### Assignment
From the entries below, please output exactly the lines starting at the one containing "HƠN 9 TỶ Ở BÌNH" and ending at the one containing "Pharma Nord D-Pearls 800 IU 120 Gélules", both included.

### Brief descriptive captions
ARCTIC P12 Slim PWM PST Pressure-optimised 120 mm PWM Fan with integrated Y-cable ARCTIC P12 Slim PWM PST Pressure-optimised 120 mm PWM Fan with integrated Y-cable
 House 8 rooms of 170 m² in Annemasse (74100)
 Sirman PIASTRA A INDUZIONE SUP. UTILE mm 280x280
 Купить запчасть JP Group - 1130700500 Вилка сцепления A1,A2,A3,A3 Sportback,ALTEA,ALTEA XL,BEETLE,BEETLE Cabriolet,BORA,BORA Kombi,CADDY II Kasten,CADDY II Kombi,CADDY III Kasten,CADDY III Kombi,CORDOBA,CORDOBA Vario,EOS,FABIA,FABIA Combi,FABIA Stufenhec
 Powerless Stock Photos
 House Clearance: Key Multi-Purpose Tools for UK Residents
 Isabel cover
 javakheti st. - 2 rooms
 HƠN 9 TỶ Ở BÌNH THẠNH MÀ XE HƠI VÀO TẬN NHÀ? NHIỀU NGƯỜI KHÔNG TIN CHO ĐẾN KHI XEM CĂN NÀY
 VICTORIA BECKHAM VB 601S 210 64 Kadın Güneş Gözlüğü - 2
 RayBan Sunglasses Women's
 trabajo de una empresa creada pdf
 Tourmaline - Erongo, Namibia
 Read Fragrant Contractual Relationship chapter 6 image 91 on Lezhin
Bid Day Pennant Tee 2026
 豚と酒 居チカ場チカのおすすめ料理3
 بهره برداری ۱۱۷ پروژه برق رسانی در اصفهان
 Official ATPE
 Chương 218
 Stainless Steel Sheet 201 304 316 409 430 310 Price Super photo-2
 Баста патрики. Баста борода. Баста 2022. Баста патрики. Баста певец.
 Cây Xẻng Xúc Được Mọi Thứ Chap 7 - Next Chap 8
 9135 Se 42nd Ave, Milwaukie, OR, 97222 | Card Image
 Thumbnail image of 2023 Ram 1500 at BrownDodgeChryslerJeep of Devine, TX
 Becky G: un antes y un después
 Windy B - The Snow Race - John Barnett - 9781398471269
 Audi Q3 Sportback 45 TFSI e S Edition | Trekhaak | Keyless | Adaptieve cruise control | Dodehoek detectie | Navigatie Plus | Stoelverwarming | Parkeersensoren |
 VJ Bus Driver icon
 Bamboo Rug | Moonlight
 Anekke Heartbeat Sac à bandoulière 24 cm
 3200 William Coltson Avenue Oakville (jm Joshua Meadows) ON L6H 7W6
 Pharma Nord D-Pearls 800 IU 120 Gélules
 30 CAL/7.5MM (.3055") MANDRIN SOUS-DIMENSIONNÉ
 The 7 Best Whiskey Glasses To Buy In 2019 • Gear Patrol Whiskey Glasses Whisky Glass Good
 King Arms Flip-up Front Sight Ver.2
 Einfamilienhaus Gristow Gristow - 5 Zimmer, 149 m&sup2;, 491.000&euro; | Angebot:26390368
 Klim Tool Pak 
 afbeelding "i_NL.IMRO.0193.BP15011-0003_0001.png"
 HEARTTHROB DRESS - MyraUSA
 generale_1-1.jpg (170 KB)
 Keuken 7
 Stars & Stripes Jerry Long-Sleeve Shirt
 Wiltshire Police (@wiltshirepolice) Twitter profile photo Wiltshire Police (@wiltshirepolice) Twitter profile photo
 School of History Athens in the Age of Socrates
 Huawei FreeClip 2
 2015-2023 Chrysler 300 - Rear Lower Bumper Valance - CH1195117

### Response to the task
 HƠN 9 TỶ Ở BÌNH THẠNH MÀ XE HƠI VÀO TẬN NHÀ? NHIỀU NGƯỜI KHÔNG TIN CHO ĐẾN KHI XEM CĂN NÀY
 VICTORIA BECKHAM VB 601S 210 64 Kadın Güneş Gözlüğü - 2
 RayBan Sunglasses Women's
 trabajo de una empresa creada pdf
 Tourmaline - Erongo, Namibia
 Read Fragrant Contractual Relationship chapter 6 image 91 on Lezhin
Bid Day Pennant Tee 2026
 豚と酒 居チカ場チカのおすすめ料理3
 بهره برداری ۱۱۷ پروژه برق رسانی در اصفهان
 Official ATPE
 Chương 218
 Stainless Steel Sheet 201 304 316 409 430 310 Price Super photo-2
 Баста патрики. Баста борода. Баста 2022. Баста патрики. Баста певец.
 Cây Xẻng Xúc Được Mọi Thứ Chap 7 - Next Chap 8
 9135 Se 42nd Ave, Milwaukie, OR, 97222 | Card Image
 Thumbnail image of 2023 Ram 1500 at BrownDodgeChryslerJeep of Devine, TX
 Becky G: un antes y un después
 Windy B - The Snow Race - John Barnett - 9781398471269
 Audi Q3 Sportback 45 TFSI e S Edition | Trekhaak | Keyless | Adaptieve cruise control | Dodehoek detectie | Navigatie Plus | Stoelverwarming | Parkeersensoren |
 VJ Bus Driver icon
 Bamboo Rug | Moonlight
 Anekke Heartbeat Sac à bandoulière 24 cm
 3200 William Coltson Avenue Oakville (jm Joshua Meadows) ON L6H 7W6
 Pharma Nord D-Pearls 800 IU 120 Gélules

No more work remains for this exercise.